[Your instructions]
Pull out every line below that contains the word "sleeve" and copy each one in full.

[Task inputs]
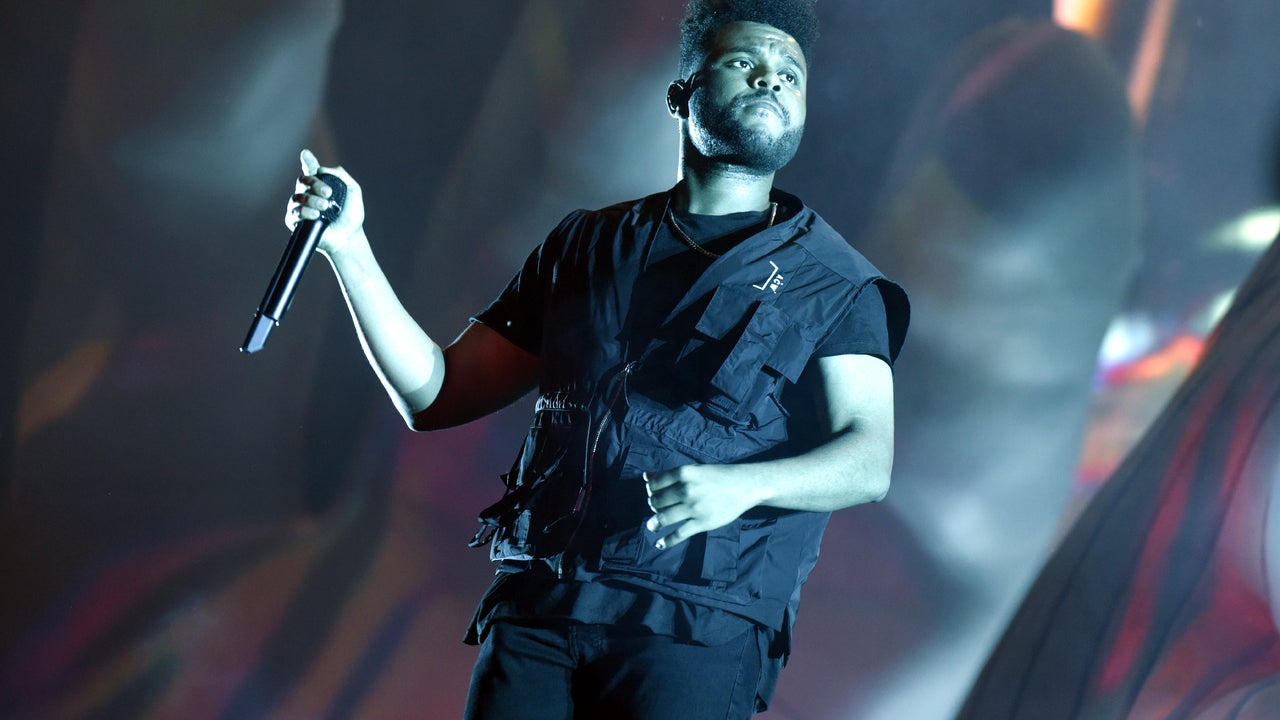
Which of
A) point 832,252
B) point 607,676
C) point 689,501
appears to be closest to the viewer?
point 689,501

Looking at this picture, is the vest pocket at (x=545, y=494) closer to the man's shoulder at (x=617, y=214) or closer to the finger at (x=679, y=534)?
the finger at (x=679, y=534)

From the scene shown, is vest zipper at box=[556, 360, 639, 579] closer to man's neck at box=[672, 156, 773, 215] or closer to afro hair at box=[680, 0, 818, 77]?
man's neck at box=[672, 156, 773, 215]

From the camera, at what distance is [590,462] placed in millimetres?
1226

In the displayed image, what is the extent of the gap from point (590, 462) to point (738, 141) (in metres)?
0.49

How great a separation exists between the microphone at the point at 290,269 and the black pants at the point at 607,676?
423mm

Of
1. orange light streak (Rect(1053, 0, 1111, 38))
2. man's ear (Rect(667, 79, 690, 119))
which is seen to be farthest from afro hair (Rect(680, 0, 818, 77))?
orange light streak (Rect(1053, 0, 1111, 38))

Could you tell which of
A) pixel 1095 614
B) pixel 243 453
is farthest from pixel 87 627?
pixel 1095 614

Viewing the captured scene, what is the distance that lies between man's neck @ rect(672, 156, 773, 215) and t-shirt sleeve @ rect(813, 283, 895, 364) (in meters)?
0.22

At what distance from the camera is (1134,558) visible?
2.47m

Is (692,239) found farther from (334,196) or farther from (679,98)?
(334,196)

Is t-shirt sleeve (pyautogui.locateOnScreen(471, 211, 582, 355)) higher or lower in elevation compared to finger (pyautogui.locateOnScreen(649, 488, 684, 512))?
higher

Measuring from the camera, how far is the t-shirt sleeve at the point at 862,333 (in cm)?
129

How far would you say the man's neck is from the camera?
145cm

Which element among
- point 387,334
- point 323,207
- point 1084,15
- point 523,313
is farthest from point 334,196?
point 1084,15
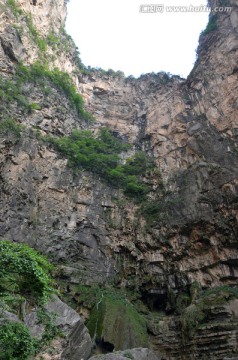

[Final result]
Viewing the captured scene, what is the distance that lies between man's neck @ rect(672, 156, 773, 215) and t-shirt sleeve @ rect(813, 283, 895, 364) (in meters)?
Is t-shirt sleeve (pyautogui.locateOnScreen(471, 211, 582, 355)) higher or lower in elevation compared to finger (pyautogui.locateOnScreen(649, 488, 684, 512))?
Measuring from the camera, how far is the t-shirt sleeve at the point at 862,333 (in cm)?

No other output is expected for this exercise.